Another Old Latin, Edmund (John) Hounslow, who attended RLS in the late 60s – early 70s, has joined the growing sub-set of those who’ve published one or more books.
“Fighting for the Bucks”, a history of the Royal Bucks Hussars during World War I. It’s available from Amazon and all good bookshops. The most famous picture of the RBH in action is housed in Buckingham’s Old Gaol Museum and a cropped image is used for Edmund’s front cover.
Edmund retired very recently from the Civil Service after completing his last 8 – 9 years as head of the CITES Management Authorit , the acronym stands for the Convention on International Control of Trade in Endangered Species of Wild Fauna and Flora, Edmund tells me.

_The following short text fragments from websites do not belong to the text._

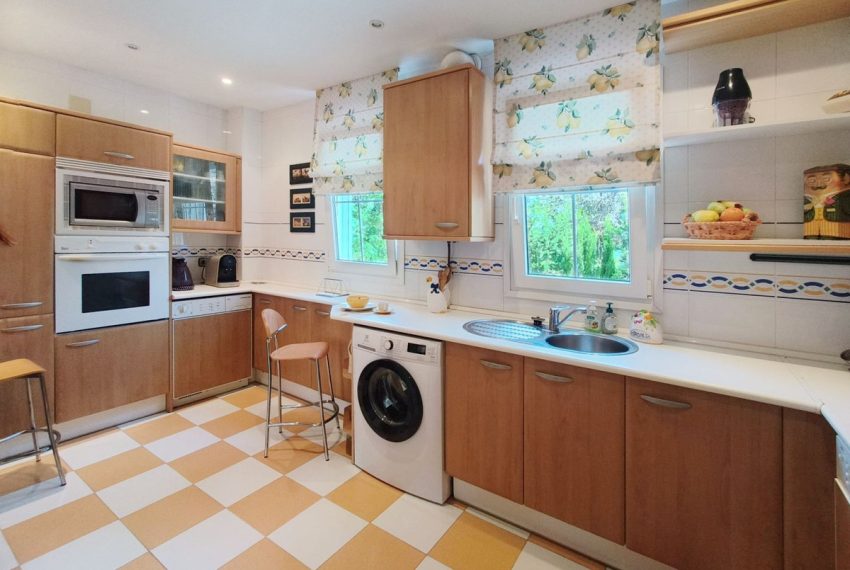 R5040355-Apartment-For-Sale-The-Golden-Mile-Middle-Floor-4-Beds-165-Built-7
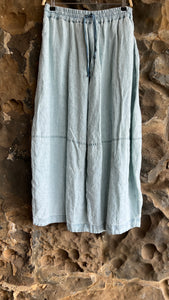 Y Skirt in Light Blue Linen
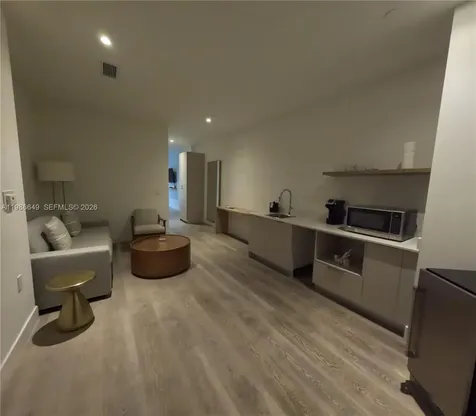 239 SW 9th Street Miami FL 33130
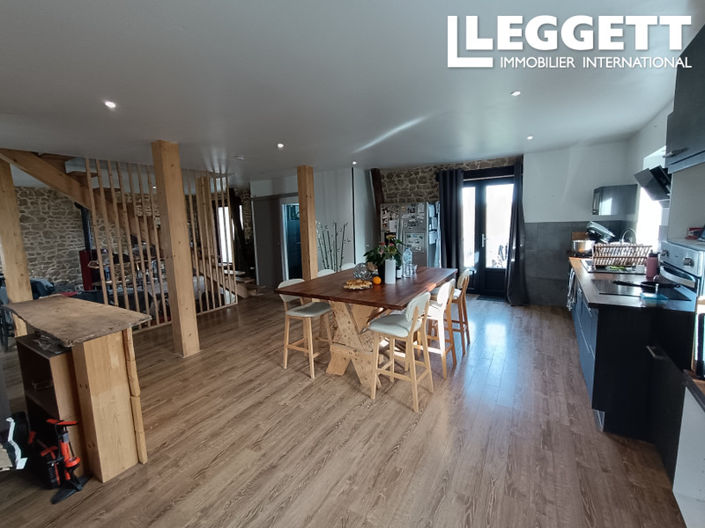 Image No.8-3 Bed House for sale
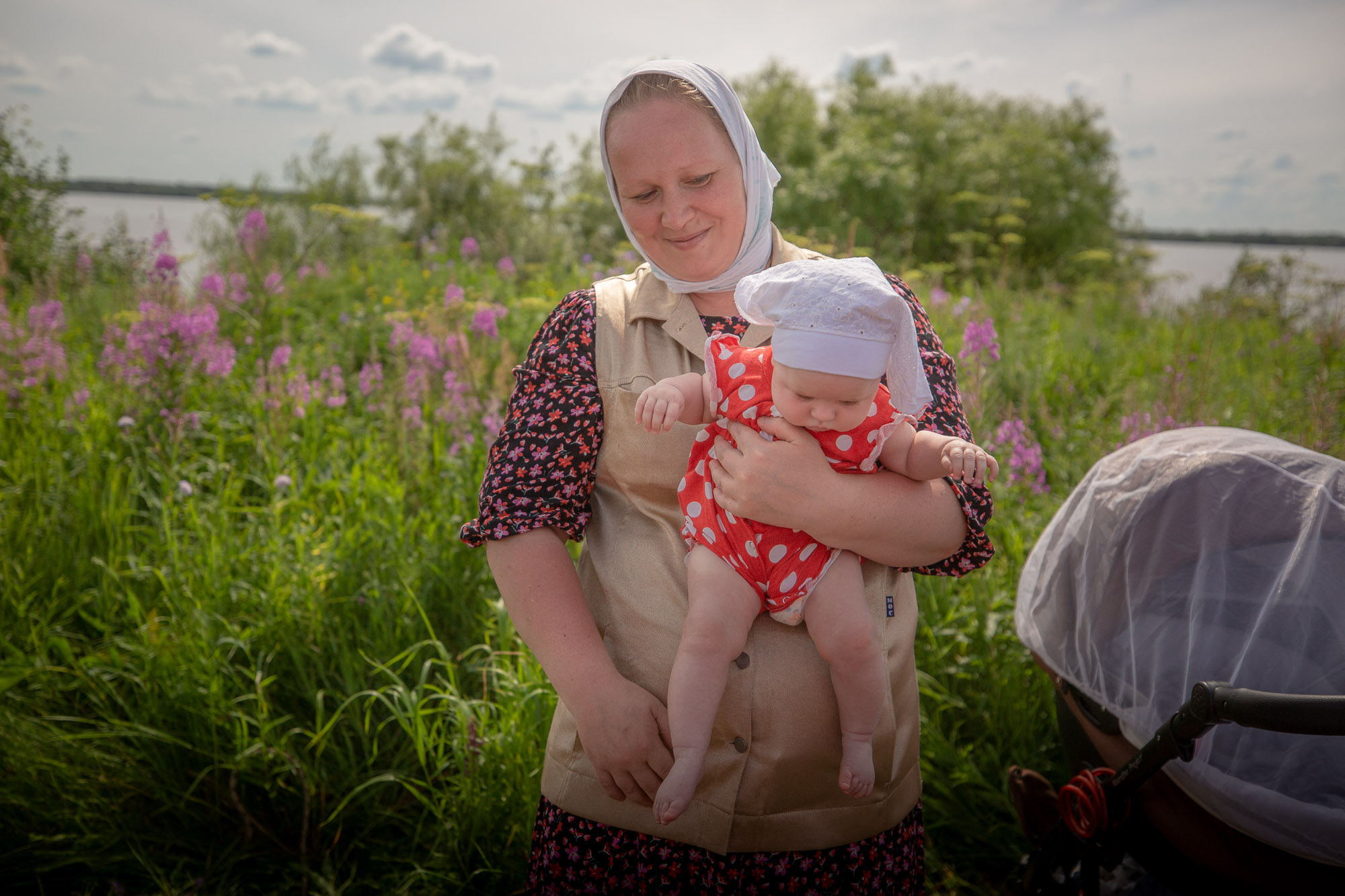 Воздвижение поклонного креста. Кегостров. Фотограф — путешественник Светлана Романовская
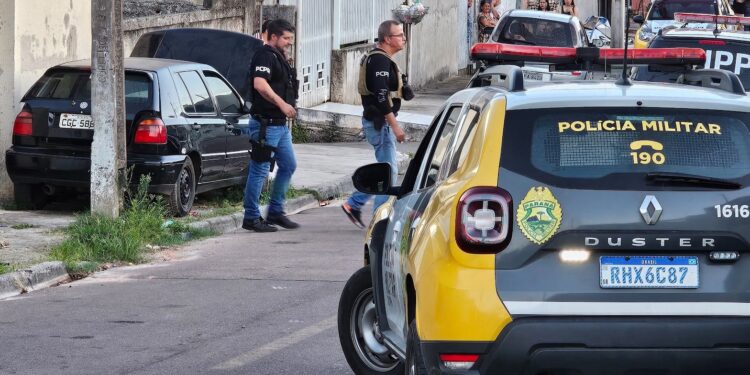 Rapaz é executado a tiros na Vila Barigui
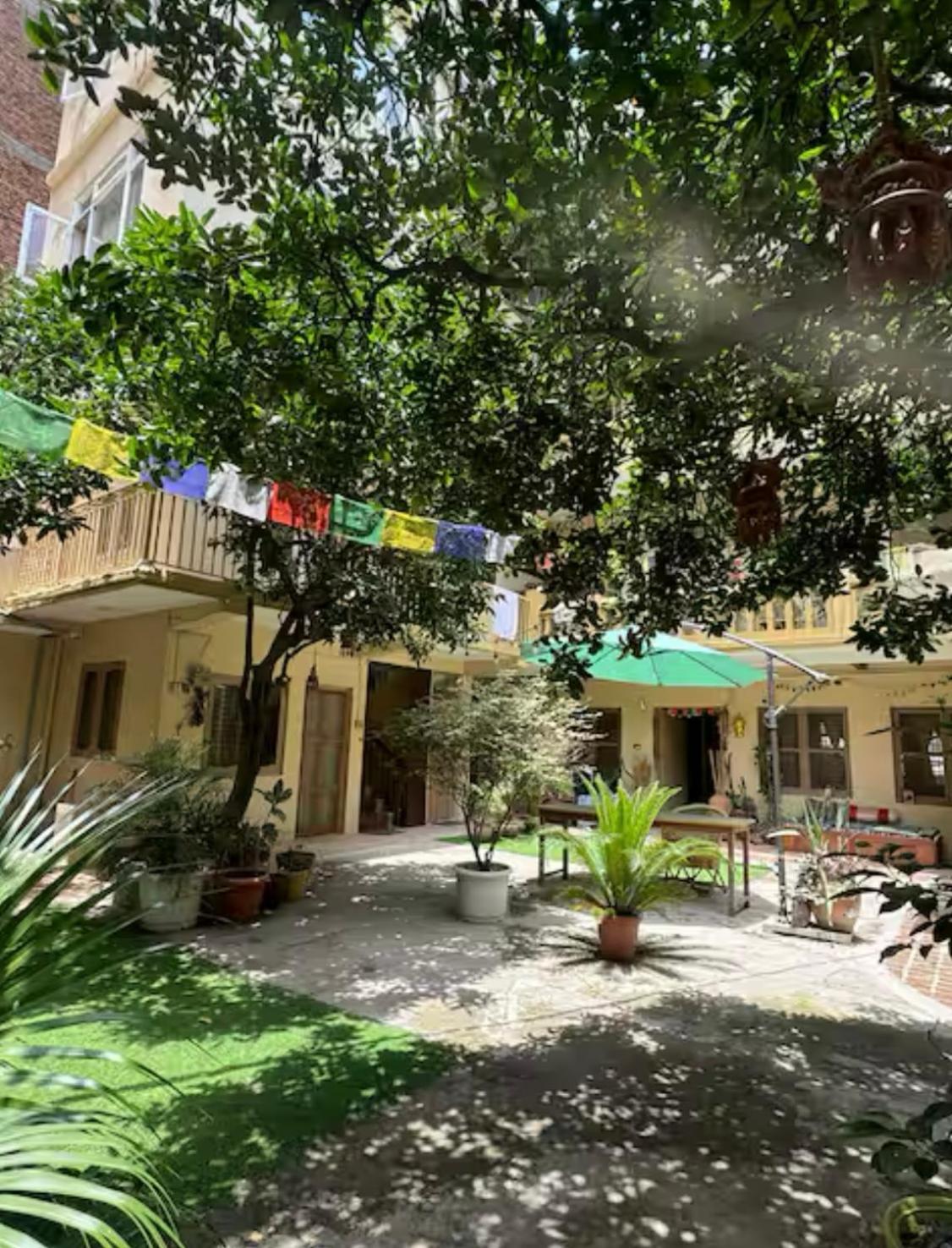 The Melo Pomelo Courtyard. Apartment Kathmandu Luaran gambar
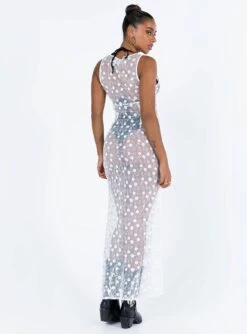 Princess Polly Britton Lace Maxi Dress White -Princess Polly Sales 4 modelinfo lola us4 6eaf6692 81d7 4e1d 8917 156c9e22e92e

Edmund recalls playing in the First XI under that fine skipper and delightfully opening bat, Dave Roberts – the latter has lived in Germany for many years. Also in that team was the burly all-rounder Mark Pryor, very much an “effort” player. I had taken over school cricket from Jim (History) Robertson and Edmund recalls lunchtime fielding practices – a mixture of the “up & unders” & slip catching – we spent hours on competitions using the slip cradle, Edmund reports that subsequently he progressed to play for the Civil service so it obviously had some beneficial effect on him.